* Assignment
Please reproduce the lines of the records below from the one holding "Eis. Bild: brü" through the one holding "Used TELEMECANIQUE TC1D3210", inclusive, skipping all pictures.

* Source material
____
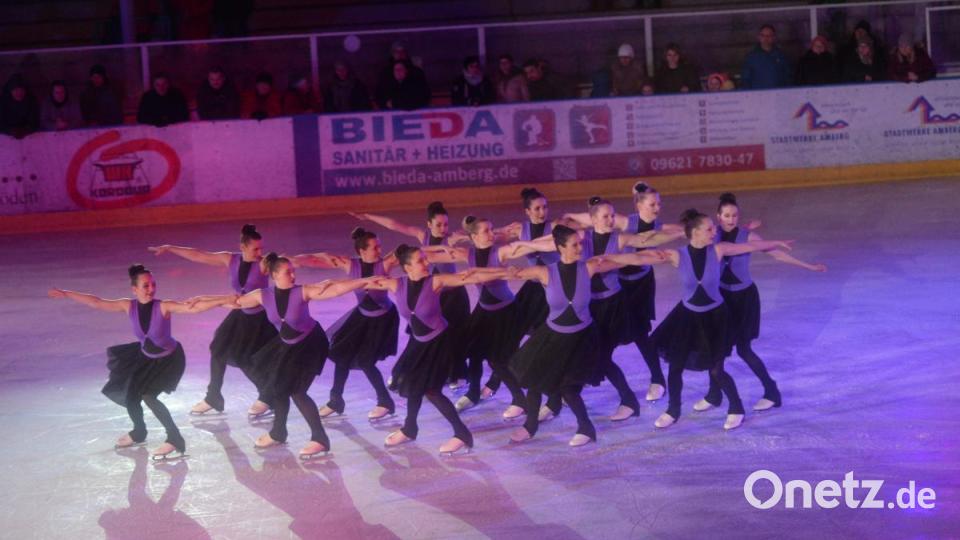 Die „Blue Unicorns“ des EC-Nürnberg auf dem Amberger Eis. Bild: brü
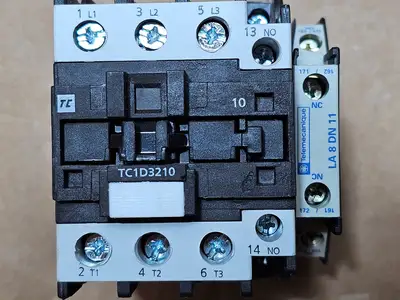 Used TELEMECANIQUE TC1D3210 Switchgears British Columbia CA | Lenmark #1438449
____
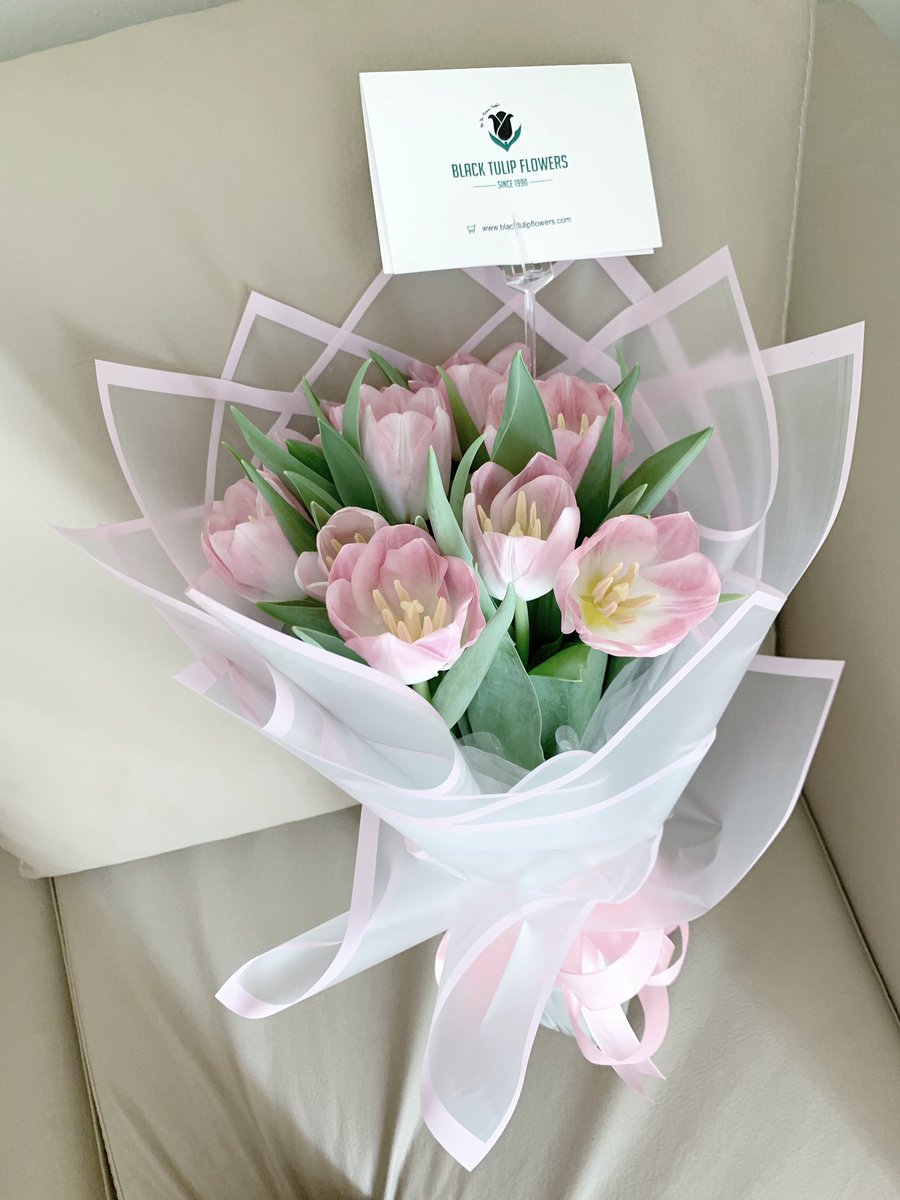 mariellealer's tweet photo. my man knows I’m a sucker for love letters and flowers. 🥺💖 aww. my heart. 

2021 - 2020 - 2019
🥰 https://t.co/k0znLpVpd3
____
* Expected answer
 Die „Blue Unicorns“ des EC-Nürnberg auf dem Amberger Eis. Bild: brü
 Used TELEMECANIQUE TC1D3210 Switchgears British Columbia CA | Lenmark #1438449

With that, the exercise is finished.